问题
Given an input word, I want to determine whether it is a noun or not (in case of ambiguity, for instance cook
can be a noun or a verb, the word must be identified as a noun).
Actually I use the POS tagger from the Stanford Parser (i give it a single word as input, and i extract only the POS tag from the result). The results are quite good but it takes a very long time.
Is there a way (in python, please :) to perform this task quicker than what I do actually?
回答1:
If you simply want to check whether or not a single word can be used as a noun, the quickest way might be to build a set of all nouns and then just check the word for membership of that set.
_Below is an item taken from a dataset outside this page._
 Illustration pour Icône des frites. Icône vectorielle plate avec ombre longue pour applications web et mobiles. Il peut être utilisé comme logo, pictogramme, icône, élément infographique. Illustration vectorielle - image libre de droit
For a list of all nouns you could use the WordNet corpus (which can be accessed through NLTK for example):
>>> from nltk.corpus import wordnet as wn
>>> nouns = {x.name().split('.', 1)[0] for x in wn.all_synsets('n')}
>>> "cook" in nouns
True
>>> "and" in nouns
False
回答2:
I can't speak for the Python wrapper, but if you use the Stanford POS tagger
rather than the parser, it should be much quicker. There are wrappers for Stanford CoreNLP
, which includes the tagger: https://pypi.python.org/pypi/corenlp-python; or, it looks like nltk
has a Stanford tagger module too http://www.nltk.org/_modules/nltk/tag/stanford.html .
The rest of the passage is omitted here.